“Should we cancel the trip to the river?” Delilah, her substitute mother, asks. “Are you feeling blue?”
Lovey is occasionally morose and Delilah has developed a regimen for it, in which she sets Lovey up with all of the pillows and brings her tea made with fresh mint from the garden. She checks in on her with worried eyes, and treats Lovey as if she is something inordinately delicate. Usually, after beckoning weakly for more tea a couple of times, Lovey feels better.
But this time, Lovey doesn’t want Delilah fawning over her.
“It’s fine,” Lovey says. “Just leave me alone.”
Django, Lovey’s substitute brother who claims he will one day marry her, has his friend Iggy over today. Iggy got a buzzcut since Lovey last visited. And developed a rash of pimples across his forehead.
“Ready to go?” Delilah calls through the house, which means in about twenty minutes she will actually be ready, too.
The kids all head outside to escape having to help her find her keys, her sunglasses, her phone.
Iggy and Django both plant themselves next to the locked passenger side of the car and push each other, arguing over who will get to ride shotgun.
“Lovey gets the front seat,” Delilah mandates, when she finally swings through the screen door, sunglasses crooked on her face.
They strike out.
Delilah takes the kids to their secret spot on the river. A deep channel with a strong current that sucks a body down and spits it out about twenty feet farther on, where the bank widens and the water slows. Django rips off his shirt and leaps in.
Lovey watches as he is pulled downstream.
“It’s freezing!” he screams, when he surfaces.
“Get in!” Django screams at Lovey as he races back by her, whipping his hair like a dog as he goes.
“I don’t feel like it,” Lovey tells him.
She sits and unfolds her legs down a low sloping rock, dipping in just her toes, leaning back onto her elbows.
Django plunges in, splashing her.
“LOVEY! GET IN!” he screams again.
“Django! She said she doesn’t feel like it,” Delilah tells him.
Lovey lies all the way back and covers her face with her hands. Through splayed fingers, she secretly watches the boys. Their naked tops.
Iggy is long, his arms and torso muscular and wiry.
Django has more bulk. He is rougher with his body, more careless. He launches off of rocks without thinking and proudly shows everyone scratches across his back before he goes for it again.
“Make a movie of us!” he directs Delilah, and she happily agrees. The boys show off their biceps, wrestle, and make pratfalls for the camera. Delilah laughs at everything, encouraging them.

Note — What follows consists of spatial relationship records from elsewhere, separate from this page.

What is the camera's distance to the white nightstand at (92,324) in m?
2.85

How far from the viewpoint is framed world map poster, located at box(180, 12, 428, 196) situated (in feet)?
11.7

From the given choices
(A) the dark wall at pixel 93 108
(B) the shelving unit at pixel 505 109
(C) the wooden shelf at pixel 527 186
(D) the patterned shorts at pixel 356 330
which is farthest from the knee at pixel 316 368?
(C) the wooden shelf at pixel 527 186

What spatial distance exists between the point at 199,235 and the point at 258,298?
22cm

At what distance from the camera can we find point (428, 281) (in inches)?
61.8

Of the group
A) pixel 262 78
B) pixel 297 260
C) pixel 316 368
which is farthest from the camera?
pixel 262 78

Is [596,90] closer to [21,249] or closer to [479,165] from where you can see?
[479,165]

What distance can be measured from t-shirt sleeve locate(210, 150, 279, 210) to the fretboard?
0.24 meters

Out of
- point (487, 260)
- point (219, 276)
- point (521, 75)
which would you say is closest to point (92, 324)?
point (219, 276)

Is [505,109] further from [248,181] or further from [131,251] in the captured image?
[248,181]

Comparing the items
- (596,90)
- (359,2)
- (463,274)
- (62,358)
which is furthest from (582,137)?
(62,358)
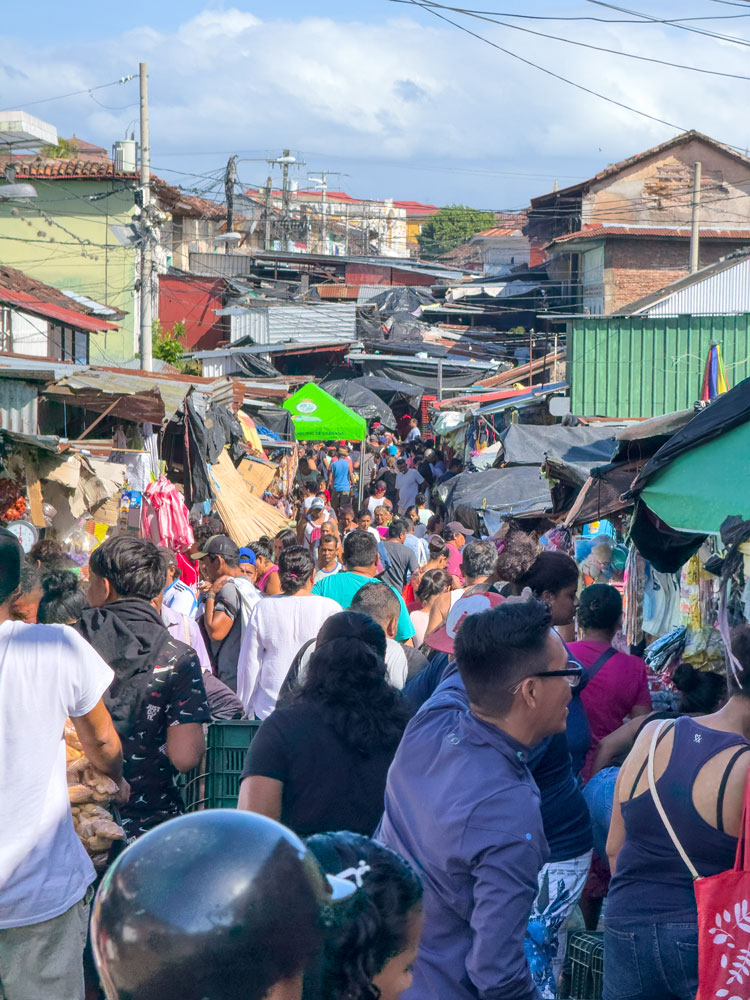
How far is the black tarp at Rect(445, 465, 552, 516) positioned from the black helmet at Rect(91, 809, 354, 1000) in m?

And just when Lovey thinks she been been forgotten, Delilah sneaks up and drips tiny droplets of water up Lovey’s long, warm legs. Lovey pretends to be asleep.

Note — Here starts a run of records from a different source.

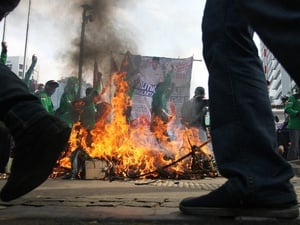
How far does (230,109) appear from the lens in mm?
1913

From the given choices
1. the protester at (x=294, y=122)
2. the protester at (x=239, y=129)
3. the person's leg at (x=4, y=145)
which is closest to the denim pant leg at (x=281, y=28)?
the protester at (x=239, y=129)

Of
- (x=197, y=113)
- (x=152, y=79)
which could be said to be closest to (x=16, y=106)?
(x=197, y=113)

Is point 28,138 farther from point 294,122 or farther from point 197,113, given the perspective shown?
point 294,122

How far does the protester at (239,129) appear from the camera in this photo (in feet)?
5.90

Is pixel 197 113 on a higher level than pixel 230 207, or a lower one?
higher

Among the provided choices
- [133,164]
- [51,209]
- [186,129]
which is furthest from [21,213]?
[186,129]

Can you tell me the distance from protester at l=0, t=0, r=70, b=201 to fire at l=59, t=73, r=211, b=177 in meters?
4.26

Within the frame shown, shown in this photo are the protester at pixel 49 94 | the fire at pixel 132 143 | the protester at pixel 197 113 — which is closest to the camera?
the fire at pixel 132 143

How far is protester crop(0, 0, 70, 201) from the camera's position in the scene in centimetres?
170

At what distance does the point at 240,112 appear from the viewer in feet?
6.20

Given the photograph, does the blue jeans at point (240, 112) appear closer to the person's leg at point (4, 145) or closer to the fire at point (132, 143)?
the person's leg at point (4, 145)

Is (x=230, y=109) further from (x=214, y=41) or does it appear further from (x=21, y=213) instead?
(x=21, y=213)

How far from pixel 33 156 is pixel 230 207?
29.4 inches

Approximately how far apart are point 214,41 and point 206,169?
497cm
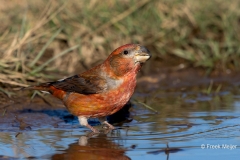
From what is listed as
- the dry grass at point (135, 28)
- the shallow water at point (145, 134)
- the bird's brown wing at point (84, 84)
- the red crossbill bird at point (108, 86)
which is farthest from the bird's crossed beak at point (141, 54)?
the dry grass at point (135, 28)

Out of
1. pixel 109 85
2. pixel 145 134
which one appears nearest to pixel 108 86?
pixel 109 85

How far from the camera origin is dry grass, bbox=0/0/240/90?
8.42 meters

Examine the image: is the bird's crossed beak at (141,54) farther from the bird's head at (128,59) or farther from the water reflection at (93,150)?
the water reflection at (93,150)

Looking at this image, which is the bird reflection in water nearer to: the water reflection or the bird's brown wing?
the water reflection

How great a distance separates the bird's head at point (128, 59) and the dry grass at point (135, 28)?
8.05 ft

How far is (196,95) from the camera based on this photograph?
752 cm

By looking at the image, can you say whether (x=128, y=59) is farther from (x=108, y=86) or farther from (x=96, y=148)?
(x=96, y=148)

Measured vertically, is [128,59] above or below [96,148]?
above

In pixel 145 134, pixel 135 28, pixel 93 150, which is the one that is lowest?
pixel 93 150

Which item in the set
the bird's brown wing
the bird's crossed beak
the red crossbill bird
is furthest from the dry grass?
the bird's crossed beak

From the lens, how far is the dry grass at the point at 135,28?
842cm

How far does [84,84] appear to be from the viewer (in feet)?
18.9

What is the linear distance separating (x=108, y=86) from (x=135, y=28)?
3.47 metres

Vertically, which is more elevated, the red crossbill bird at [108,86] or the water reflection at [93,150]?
the red crossbill bird at [108,86]
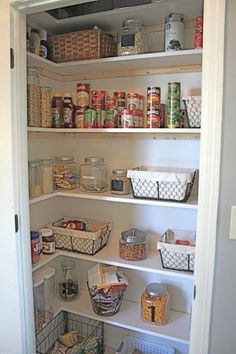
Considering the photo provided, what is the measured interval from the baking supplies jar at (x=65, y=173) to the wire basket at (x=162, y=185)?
455mm

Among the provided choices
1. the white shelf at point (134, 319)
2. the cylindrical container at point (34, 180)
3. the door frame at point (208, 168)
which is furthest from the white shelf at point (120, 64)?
the white shelf at point (134, 319)

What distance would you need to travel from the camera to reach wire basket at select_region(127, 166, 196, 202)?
4.79ft

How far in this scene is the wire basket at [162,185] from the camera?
1.46m

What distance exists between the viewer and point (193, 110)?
1.44 metres

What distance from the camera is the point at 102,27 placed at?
1.74 m

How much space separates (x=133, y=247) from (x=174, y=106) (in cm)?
82

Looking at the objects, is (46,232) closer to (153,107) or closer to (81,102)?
(81,102)

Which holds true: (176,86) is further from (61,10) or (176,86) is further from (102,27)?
(61,10)

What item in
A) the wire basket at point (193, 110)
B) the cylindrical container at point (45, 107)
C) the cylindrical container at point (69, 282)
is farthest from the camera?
the cylindrical container at point (69, 282)

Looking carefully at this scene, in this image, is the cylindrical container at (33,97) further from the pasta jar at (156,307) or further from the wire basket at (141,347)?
the wire basket at (141,347)

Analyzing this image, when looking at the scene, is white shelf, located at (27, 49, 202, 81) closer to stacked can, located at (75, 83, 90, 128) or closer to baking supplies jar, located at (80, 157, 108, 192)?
stacked can, located at (75, 83, 90, 128)

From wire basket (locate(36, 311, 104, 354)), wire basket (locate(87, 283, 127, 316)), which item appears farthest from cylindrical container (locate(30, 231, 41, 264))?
wire basket (locate(36, 311, 104, 354))

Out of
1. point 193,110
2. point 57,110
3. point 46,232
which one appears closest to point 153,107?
point 193,110

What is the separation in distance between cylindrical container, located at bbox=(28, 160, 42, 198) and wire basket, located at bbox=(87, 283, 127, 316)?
0.67 m
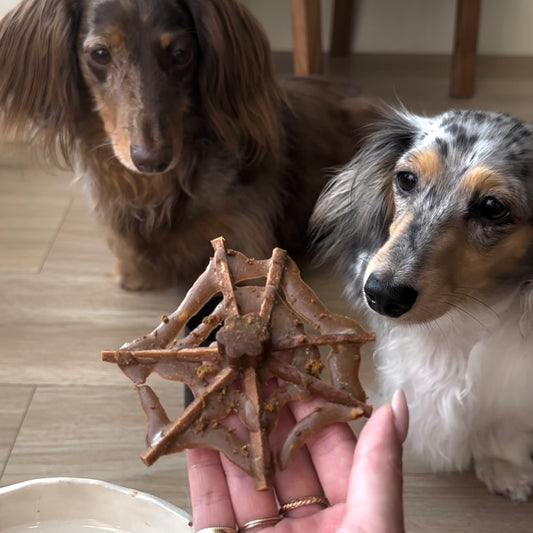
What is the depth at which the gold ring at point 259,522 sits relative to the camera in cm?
105

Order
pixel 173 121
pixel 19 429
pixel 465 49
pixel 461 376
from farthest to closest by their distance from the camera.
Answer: pixel 465 49 → pixel 19 429 → pixel 173 121 → pixel 461 376

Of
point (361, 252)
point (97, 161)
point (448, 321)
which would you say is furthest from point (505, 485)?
point (97, 161)

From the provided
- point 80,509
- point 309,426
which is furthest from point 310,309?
point 80,509

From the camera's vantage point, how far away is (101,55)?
1490mm

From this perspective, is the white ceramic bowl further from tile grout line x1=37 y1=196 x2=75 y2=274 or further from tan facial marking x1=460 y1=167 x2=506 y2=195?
tile grout line x1=37 y1=196 x2=75 y2=274

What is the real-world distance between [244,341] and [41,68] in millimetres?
919

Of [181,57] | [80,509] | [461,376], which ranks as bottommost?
[80,509]

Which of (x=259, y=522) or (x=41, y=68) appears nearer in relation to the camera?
(x=259, y=522)

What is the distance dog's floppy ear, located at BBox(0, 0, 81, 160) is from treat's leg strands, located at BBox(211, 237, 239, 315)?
0.69 m

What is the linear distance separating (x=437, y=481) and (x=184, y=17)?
3.71ft

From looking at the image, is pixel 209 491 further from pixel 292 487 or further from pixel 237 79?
pixel 237 79

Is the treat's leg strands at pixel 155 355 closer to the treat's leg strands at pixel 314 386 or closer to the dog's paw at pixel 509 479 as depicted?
the treat's leg strands at pixel 314 386

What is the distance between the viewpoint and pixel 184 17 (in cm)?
154

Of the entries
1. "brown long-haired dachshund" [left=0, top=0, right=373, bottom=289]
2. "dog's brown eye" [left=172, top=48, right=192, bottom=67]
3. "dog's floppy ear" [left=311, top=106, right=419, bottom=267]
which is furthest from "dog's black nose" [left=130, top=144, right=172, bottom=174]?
"dog's floppy ear" [left=311, top=106, right=419, bottom=267]
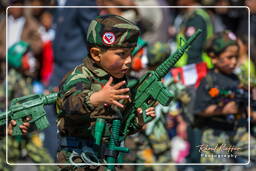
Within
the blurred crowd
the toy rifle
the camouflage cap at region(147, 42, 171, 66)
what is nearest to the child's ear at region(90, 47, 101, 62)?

“How come she doesn’t want to come in?” she hears Django ask. “She always gets in.”
“I don’t think she got enough sleep last night,” Delilah tells him.
Lovey has noticed that Delilah uses not enough sleep to excuse all sorts of behavior. It is some kind of code she has devised for helping a confused life make sense.
On the way back, the boys run ahead on the trail and Delilah takes up the rear. Lovey knows that Delilah walks slowly on purpose, and likes to, say, “oh, how beautiful…” out loud to no one. Lovey knows that Delilah’s mind is all crowded and that she needs more space than most people. So she waits until they are almost at the car to say, “Hey, Delilah?”
“Could we come back here next week? When I can swim, too?”
And somehow, saying the words hurts, way down in her chest.
“Of course, sweetie,” Delilah consents. “Definitely.”
But somehow it’s not enough.
“Do you promise?” she chokes out.
Delilah throws her a worried glance.
“Nevermind,” Lovey says, and hurries on ahead.
That night, as Lovey descends into sleep, she imagines herself back at the river, sliding into the water right where the strong currents begin. She feels herself getting pulled under. Into darkness.